Once we had a solid plan to protect our employees, we reopened our offices last Summer. Luckily, our office has enough space to work while social distancing. We have strict rules about masks, social distance and sanitizing hands. Recognizing the challenges of working through a pandemic, we adopted the slogan “Getting You There Safely”, and we even distributed I-66 EMP face masks with this message!

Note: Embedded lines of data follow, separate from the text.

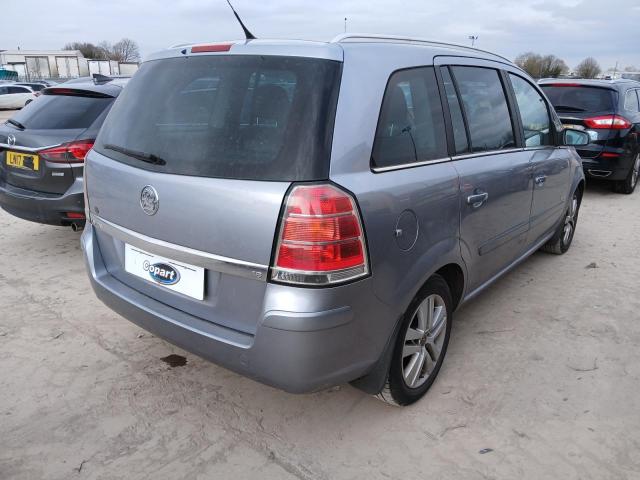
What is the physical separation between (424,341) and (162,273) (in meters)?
1.32

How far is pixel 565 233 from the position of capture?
4852 mm

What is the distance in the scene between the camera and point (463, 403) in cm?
262

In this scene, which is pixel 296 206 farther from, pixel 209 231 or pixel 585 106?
pixel 585 106

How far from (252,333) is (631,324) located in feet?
9.37

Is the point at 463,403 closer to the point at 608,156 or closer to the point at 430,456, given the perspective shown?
the point at 430,456

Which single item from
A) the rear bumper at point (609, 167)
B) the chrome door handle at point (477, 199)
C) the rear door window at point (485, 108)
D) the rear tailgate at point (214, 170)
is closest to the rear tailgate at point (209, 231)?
the rear tailgate at point (214, 170)

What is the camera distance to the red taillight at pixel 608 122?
709 cm

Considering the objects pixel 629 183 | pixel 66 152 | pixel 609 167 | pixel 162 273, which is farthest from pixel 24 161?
pixel 629 183

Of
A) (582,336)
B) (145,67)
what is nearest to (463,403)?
(582,336)

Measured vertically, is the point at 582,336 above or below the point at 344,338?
below

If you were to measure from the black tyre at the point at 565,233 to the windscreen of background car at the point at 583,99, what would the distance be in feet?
9.54

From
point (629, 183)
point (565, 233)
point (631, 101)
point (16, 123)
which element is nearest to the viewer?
point (16, 123)

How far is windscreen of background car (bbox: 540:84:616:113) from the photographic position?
7.24 meters

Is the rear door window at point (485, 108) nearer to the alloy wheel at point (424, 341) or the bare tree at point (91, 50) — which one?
the alloy wheel at point (424, 341)
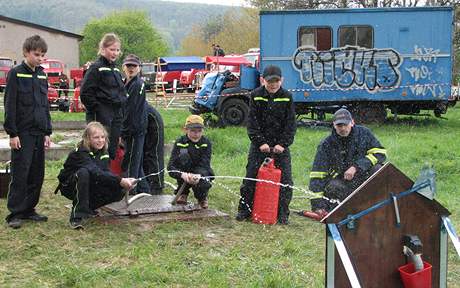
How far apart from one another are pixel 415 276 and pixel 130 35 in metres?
101

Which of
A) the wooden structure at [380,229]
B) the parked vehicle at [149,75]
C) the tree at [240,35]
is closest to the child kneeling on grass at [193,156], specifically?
the wooden structure at [380,229]

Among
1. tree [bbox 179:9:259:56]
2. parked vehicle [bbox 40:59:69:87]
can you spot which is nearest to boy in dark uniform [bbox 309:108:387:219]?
parked vehicle [bbox 40:59:69:87]

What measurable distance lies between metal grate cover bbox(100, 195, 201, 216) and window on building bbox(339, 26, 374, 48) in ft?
34.3

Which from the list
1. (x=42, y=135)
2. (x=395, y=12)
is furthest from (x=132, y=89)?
(x=395, y=12)

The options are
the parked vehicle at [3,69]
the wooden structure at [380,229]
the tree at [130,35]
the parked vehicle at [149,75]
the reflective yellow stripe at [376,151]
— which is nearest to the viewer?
the wooden structure at [380,229]

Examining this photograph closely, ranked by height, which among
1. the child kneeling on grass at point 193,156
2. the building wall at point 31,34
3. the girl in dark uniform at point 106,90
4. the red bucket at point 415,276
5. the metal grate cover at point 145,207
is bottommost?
the metal grate cover at point 145,207

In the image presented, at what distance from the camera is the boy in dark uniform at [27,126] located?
6.06m

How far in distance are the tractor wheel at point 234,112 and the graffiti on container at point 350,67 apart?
1.65 m

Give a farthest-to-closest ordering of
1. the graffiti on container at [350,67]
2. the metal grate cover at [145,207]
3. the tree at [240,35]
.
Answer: the tree at [240,35] → the graffiti on container at [350,67] → the metal grate cover at [145,207]

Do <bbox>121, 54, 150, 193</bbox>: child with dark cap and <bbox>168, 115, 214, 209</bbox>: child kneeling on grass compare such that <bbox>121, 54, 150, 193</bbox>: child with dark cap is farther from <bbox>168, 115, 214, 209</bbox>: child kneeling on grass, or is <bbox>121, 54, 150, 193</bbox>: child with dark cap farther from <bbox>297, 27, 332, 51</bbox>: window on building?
<bbox>297, 27, 332, 51</bbox>: window on building

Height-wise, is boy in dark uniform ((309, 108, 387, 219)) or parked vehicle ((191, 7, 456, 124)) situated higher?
parked vehicle ((191, 7, 456, 124))

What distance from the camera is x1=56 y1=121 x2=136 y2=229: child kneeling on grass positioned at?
6074mm

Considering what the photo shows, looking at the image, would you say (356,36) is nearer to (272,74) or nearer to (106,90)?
(272,74)

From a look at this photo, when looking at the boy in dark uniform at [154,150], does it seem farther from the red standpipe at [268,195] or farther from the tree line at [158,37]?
the tree line at [158,37]
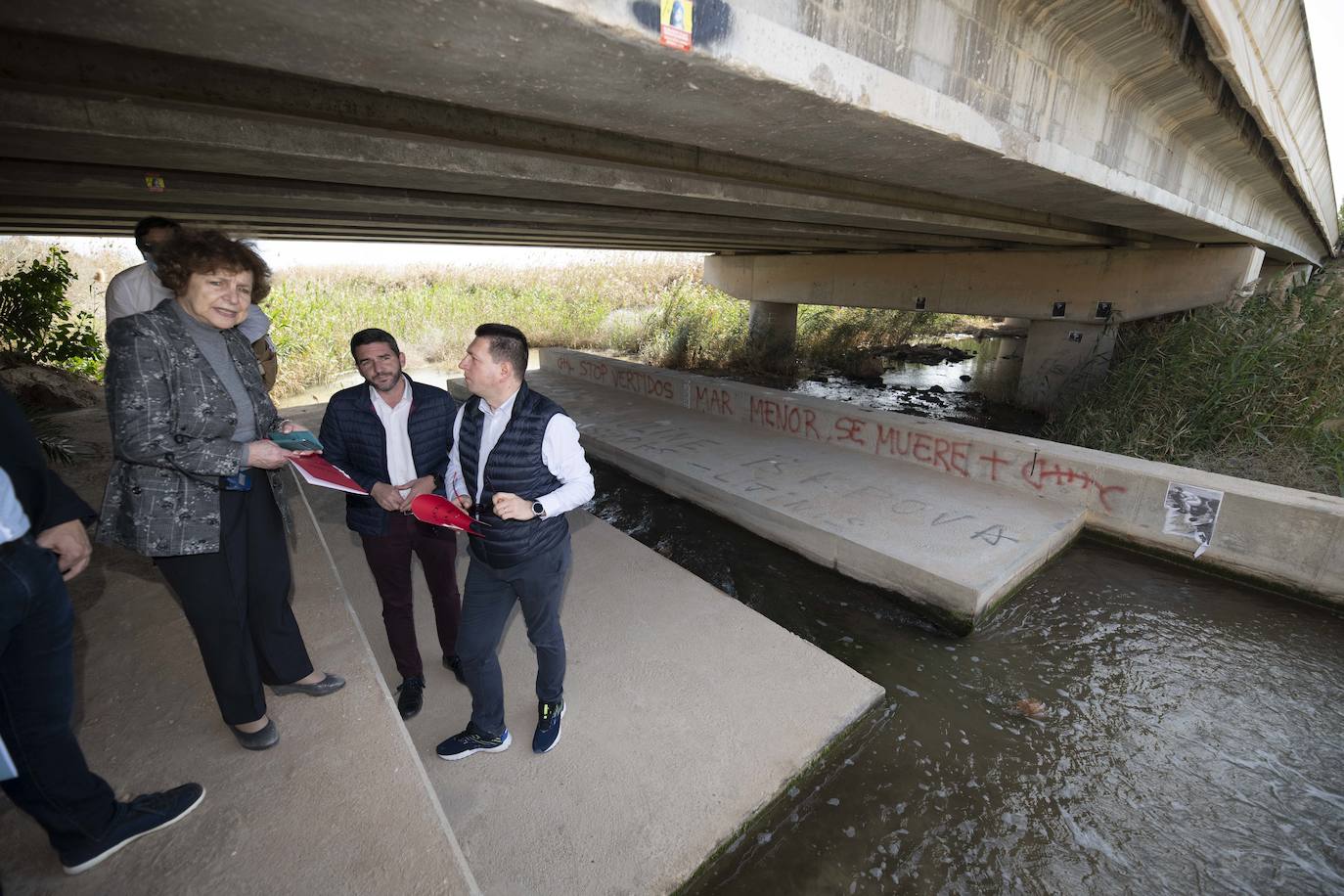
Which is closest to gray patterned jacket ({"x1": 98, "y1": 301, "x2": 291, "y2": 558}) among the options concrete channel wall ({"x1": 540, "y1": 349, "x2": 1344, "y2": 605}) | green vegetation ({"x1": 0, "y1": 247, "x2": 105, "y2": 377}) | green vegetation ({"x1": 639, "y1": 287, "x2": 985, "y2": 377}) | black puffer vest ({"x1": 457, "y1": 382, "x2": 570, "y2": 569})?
black puffer vest ({"x1": 457, "y1": 382, "x2": 570, "y2": 569})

We are very hands-on, and we value the role personal interactions play in driving collaboration and innovation, so adapting to a remote environment was a difficult adjustment. We overcame this with a can-do attitude. Looking back on the past year, how we met the challenges of 2020 is just one of many of the reasons I am so proud of our team.
The Road Ahead
As I write this, our contractor and their subcontractors have more than 1,700 workers in the field each day making significant progress across the entire 22.5-mile corridor. It is a credit to everyone involved at VDOT, EMP, FAM Construction and the hundreds of subcontractors that the construction works are continuing at a good pace despite of the pandemic. If you work as a team you can achieve anything. The current global situation is bigger than our project, and at the end of the day we have great professionals focused on achieving our milestones together by delivering a state-of-the-art facility that will serve the needs of this region for generations to come.